**Your instructions**
Reproduce the material below line for line, without changing any wording, and omit the pictures.

**Data section**
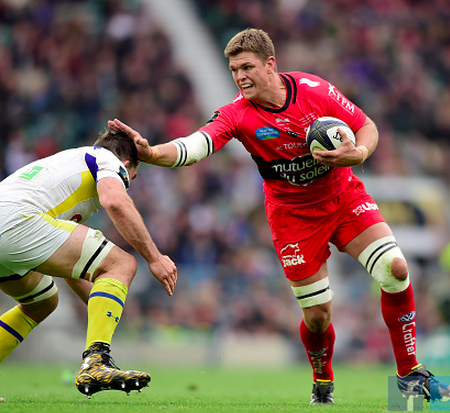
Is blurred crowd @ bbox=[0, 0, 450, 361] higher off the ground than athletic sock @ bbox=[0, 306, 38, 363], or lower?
higher

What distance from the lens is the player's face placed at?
6.51 m

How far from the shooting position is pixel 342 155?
19.8ft

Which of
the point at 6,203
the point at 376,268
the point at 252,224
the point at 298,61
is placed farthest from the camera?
the point at 298,61

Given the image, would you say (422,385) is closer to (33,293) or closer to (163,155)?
(163,155)

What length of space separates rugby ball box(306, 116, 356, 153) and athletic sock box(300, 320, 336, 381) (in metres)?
1.70

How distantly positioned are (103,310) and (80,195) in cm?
93

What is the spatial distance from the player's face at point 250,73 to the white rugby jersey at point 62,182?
1.33 metres

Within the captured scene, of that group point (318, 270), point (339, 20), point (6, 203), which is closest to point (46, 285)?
point (6, 203)

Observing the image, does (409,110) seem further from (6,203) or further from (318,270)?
(6,203)

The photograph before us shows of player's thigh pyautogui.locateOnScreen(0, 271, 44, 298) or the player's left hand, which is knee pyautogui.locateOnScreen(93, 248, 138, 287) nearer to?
player's thigh pyautogui.locateOnScreen(0, 271, 44, 298)

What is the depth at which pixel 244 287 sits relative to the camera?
51.2ft

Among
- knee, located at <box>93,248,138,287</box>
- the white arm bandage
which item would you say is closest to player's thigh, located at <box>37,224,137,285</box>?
knee, located at <box>93,248,138,287</box>

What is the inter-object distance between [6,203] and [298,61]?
49.6 ft

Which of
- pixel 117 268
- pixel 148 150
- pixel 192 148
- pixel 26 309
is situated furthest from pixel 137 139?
pixel 26 309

**Correct answer**
Is blurred crowd @ bbox=[0, 0, 450, 361] higher off the ground than athletic sock @ bbox=[0, 306, 38, 363], or lower?
higher

What distance from the lens is the player's face placed at?
6.51 m

How far from the shooting position is pixel 342 155?
19.8ft

Which of
the point at 6,203
the point at 376,268
the point at 252,224
the point at 298,61
is placed farthest from the camera?
the point at 298,61

Given the image, would you say (422,385) is closer to (33,293) or closer to (163,155)?
(163,155)

What length of space separates rugby ball box(306, 116, 356, 153) and athletic sock box(300, 320, 336, 381) (in metres)?
1.70

How distantly positioned are (103,310) and (80,195) in cm?
93

What is the spatial distance from the player's face at point 250,73 to the white rugby jersey at point 62,182?
1.33 metres

Within the captured scene, of that group point (318, 270), point (339, 20), point (6, 203), which is closest to point (46, 285)?
point (6, 203)

Observing the image, does (409,110) seem further from (6,203) or further from (318,270)?
(6,203)

The photograph before us shows of player's thigh pyautogui.locateOnScreen(0, 271, 44, 298) or the player's left hand, which is knee pyautogui.locateOnScreen(93, 248, 138, 287) nearer to?
player's thigh pyautogui.locateOnScreen(0, 271, 44, 298)

What is the depth at which pixel 244 287 sits relative to the camera?
51.2ft

Among
- knee, located at <box>93,248,138,287</box>
- the white arm bandage
which item would you say is closest to player's thigh, located at <box>37,224,137,285</box>?
knee, located at <box>93,248,138,287</box>

What is the inter-object distance between [6,203] and [298,61]?
49.6 ft

Which of
- pixel 117 268
- pixel 148 150
- pixel 192 148
- pixel 26 309
is situated furthest from pixel 137 139?
pixel 26 309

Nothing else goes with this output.